Records for this exercise
⟨

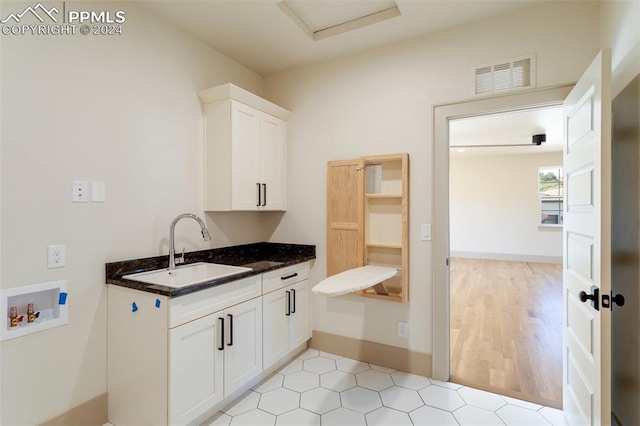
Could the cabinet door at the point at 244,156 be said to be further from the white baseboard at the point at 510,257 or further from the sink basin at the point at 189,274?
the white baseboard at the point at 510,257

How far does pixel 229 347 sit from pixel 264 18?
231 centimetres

⟩
⟨

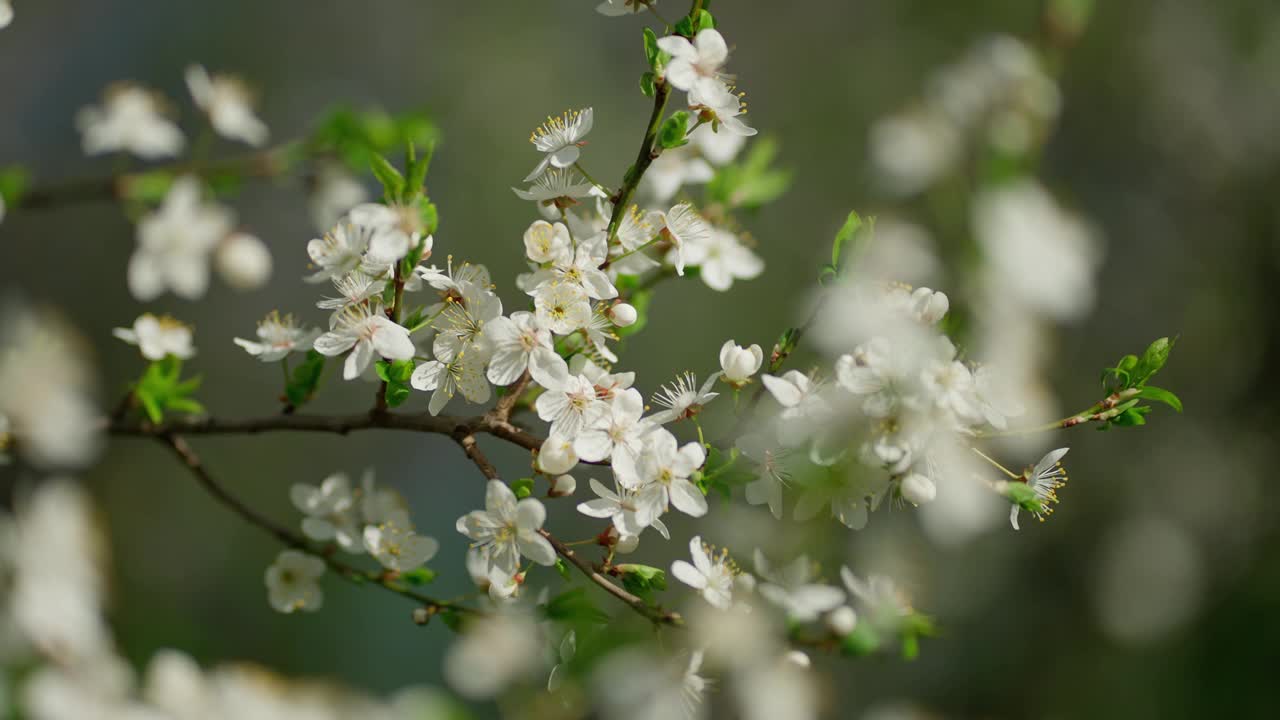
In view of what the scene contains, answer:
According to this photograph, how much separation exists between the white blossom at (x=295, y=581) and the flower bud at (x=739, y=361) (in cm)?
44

⟩

From the data above, pick out every line that contains the word "white" and copy each of those lines in full.

Could the cabinet door at the point at 244,156 be said to be further from the white baseboard at the point at 510,257 or further from the sink basin at the point at 189,274?
the white baseboard at the point at 510,257
According to this photograph, how much separation exists between the white blossom at (x=295, y=581) and the flower bud at (x=739, y=361) (in cm)?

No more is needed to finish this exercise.